A church at the site was putatively established at the site in 1247 by Camaldolese nuns. The present church was erected in 1602 by Giulio della Torre, a pupil of Domenico Tibaldi. By the Napoleonic era, the church was used for a time as barracks. The church has two sculptures of St Peter and St Paul by Guido Reni, known almost exclusively for his paintings. The main altarpiece is an Ascension of Christ by Ludovico Carracci.

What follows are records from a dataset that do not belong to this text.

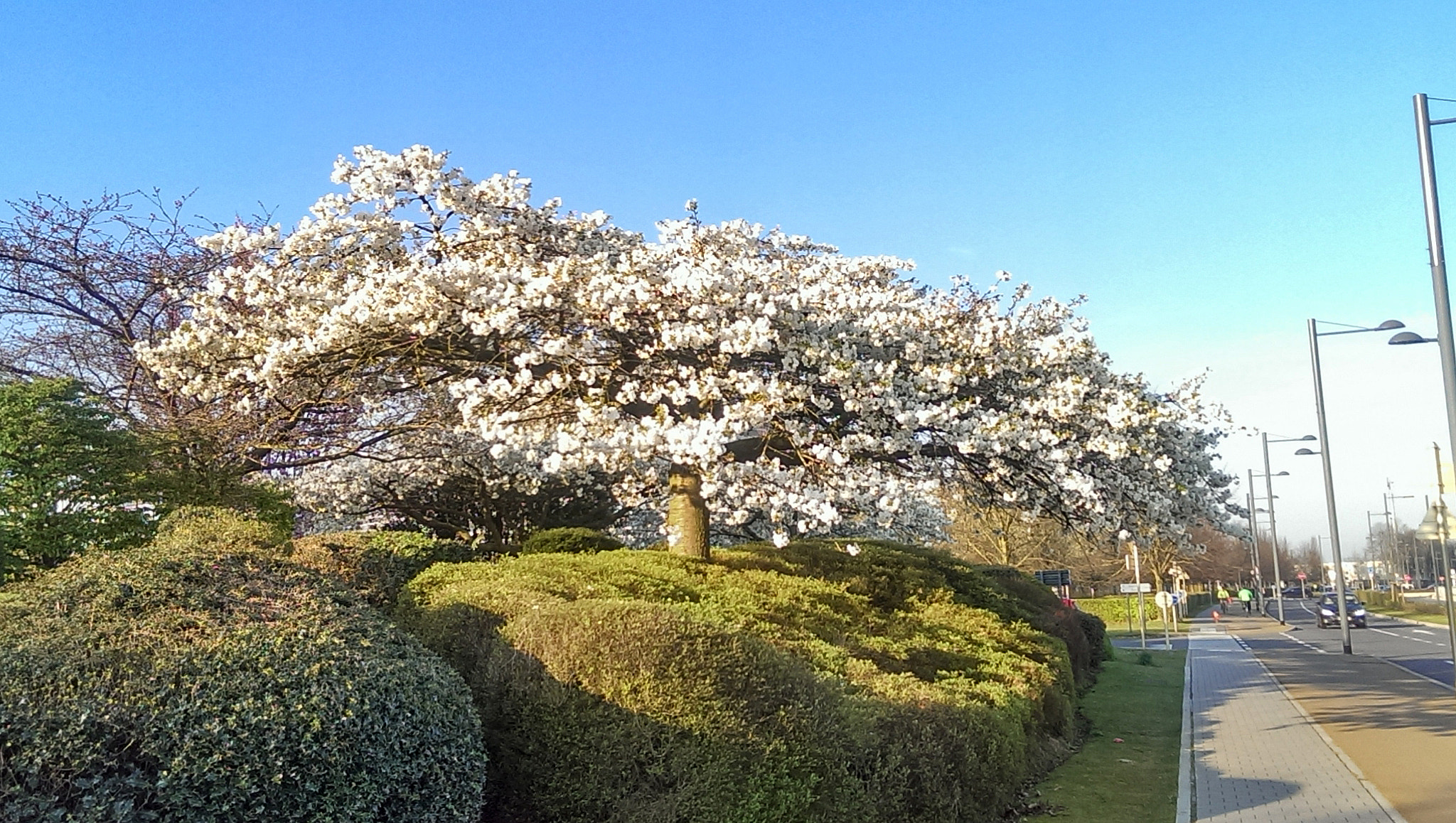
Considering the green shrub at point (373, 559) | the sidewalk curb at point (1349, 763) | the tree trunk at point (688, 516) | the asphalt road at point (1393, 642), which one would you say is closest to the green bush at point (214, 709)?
the green shrub at point (373, 559)

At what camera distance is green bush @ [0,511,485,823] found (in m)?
4.29

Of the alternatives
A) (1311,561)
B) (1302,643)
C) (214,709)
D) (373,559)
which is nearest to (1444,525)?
(373,559)

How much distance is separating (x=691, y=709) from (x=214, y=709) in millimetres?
2562

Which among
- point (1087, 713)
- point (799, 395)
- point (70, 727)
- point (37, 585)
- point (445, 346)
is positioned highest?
point (445, 346)

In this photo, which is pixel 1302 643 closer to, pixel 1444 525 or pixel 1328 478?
pixel 1328 478

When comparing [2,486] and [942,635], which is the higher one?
[2,486]

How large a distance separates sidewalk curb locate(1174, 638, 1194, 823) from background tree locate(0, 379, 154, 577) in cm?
921

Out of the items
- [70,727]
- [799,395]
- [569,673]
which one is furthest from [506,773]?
[799,395]

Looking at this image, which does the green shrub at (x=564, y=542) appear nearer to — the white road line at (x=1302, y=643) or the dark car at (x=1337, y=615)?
the white road line at (x=1302, y=643)

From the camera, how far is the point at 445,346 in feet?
36.3

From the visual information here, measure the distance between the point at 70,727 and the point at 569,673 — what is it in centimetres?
262

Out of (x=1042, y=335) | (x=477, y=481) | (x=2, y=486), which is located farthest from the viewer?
(x=477, y=481)

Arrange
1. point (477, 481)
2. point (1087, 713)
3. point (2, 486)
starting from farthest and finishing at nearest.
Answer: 1. point (477, 481)
2. point (1087, 713)
3. point (2, 486)

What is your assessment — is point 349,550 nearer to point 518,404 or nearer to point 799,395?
point 518,404
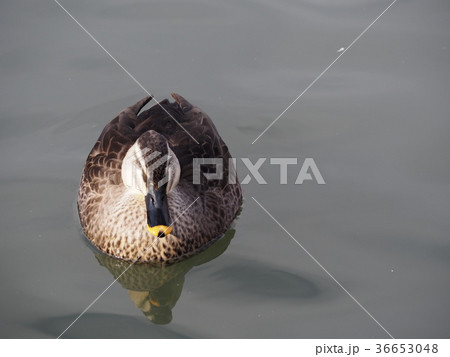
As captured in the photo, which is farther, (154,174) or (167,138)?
(167,138)

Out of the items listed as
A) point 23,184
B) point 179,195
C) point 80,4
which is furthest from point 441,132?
point 80,4

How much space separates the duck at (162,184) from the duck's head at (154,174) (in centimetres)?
1

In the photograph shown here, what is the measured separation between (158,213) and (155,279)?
96 cm

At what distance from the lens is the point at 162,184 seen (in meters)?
6.55

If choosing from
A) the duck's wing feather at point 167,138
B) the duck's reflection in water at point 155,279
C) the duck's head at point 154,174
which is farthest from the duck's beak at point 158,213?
the duck's wing feather at point 167,138

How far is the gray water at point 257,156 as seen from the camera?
6461 mm

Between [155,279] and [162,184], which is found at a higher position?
[162,184]

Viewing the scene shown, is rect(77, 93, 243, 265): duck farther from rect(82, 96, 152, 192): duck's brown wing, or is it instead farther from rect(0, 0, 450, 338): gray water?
rect(0, 0, 450, 338): gray water

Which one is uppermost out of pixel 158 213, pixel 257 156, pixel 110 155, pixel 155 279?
pixel 110 155

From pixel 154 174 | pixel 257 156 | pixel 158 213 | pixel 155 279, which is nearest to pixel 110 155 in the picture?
pixel 154 174

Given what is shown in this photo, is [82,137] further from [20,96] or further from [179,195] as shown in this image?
[179,195]

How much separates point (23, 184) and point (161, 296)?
7.49 ft

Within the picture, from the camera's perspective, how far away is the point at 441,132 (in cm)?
859

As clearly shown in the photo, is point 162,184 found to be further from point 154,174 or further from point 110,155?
point 110,155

Other sculptures in the church were completed by Giuseppe Maria Mazza and G. Fiorini and paintings by Giacomo Francia (Nativity, c. 1552); Francesco Salviati (Madonna and Child with Saints, c. 1540); Lucio Massari (Visitation , 1607); Bernardino Baldi (Coronation of the Virgin, before 1615); and Bartolomeo Passerotti (Martyrdom of St Catherine) and his son Tiburzio (Annunciation and Christ carrying cross and St Veronica); Domenico Maria Canuti (St Cristina); Giovanni Battista Bertusio (Resurrection of Christ, early 17th-century); and Mastelletta.

The adjacent Camaldolese monastery is now the Department of Visual Arts of the University of Bologna. It houses a fresco of the Crucifixion by the school of Lorenzo Costa.

The hall of Santa Cristina is large, short chamber concerts, often using period instruments, are performed at San Colombano.